Step 1: Understanding the Concept:
A series resistor \(R_S\) is used to drop the excess voltage from the source to prevent the LED from drawing too much current and burning out. The parallel Zener diode in the given circuit diagram is reverse-biased and does not conduct below its breakdown, meaning all current flows through the LED branch.
Step 2: Key Formula or Approach:
LED parameters: \(P = V_{\text{LED}} \times I\)
Voltage loop (KVL): \(V_{\text{source}} = V_{R_s} + V_{\text{LED}}\)

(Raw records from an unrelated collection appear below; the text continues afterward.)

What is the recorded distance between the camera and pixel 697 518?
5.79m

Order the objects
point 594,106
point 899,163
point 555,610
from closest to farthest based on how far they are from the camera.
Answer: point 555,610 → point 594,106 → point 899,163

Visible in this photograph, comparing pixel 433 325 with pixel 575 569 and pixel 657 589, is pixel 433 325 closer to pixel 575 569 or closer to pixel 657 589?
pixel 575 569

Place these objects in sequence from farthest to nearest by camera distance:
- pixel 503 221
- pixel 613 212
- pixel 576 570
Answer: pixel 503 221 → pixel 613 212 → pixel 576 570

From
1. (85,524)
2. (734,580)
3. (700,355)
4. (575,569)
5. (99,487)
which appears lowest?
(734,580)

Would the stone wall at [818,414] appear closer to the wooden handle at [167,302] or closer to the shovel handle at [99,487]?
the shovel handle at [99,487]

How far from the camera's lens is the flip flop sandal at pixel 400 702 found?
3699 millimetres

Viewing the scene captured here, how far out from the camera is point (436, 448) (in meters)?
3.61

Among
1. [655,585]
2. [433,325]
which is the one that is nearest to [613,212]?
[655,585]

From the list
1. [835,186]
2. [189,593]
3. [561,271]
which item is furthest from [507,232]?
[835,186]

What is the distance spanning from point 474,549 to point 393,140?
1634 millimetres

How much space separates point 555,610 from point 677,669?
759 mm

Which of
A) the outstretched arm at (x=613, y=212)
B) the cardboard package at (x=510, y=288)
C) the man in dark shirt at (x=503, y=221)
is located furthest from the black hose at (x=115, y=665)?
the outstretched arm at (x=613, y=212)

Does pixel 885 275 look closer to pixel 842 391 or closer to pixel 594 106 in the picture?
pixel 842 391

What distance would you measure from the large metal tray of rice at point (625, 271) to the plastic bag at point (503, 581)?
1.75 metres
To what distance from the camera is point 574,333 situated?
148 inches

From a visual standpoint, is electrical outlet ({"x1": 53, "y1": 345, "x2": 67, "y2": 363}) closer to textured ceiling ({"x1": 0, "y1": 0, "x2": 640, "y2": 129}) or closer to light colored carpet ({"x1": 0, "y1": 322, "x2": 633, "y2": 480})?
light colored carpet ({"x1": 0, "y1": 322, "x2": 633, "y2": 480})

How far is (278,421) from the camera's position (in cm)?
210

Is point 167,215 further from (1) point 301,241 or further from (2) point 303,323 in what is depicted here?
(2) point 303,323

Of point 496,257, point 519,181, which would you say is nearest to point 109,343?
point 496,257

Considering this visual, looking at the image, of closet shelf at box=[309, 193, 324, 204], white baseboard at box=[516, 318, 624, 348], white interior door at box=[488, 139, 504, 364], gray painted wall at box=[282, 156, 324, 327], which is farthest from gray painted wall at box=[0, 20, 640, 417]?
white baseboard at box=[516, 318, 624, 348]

Ohm's Law: \(R_S = \frac{V_{R_s}}{I}\)
Step 3: Detailed Explanation:
Calculate the operating voltage of the LED:
\[ V_{\text{LED}} = \frac{P}{I} = \frac{2}{0.5} = 4 \, \text{V} \]
The source voltage is \(5 \, \text{V}\). The series resistor \(R_S\) must drop the remainder of the voltage:
\[ V_{R_s} = V_{\text{source}} - V_{\text{LED}} = 5 \, \text{V} - 4 \, \text{V} = 1 \, \text{V} \]
Calculate the required resistance using Ohm's Law:
\[ R_S = \frac{V_{R_s}}{I} = \frac{1 \, \text{V}}{0.5 \, \text{A}} = 2 \, \Omega \]
Step 4: Final Answer:
The minimum resistance is \(2\Omega\).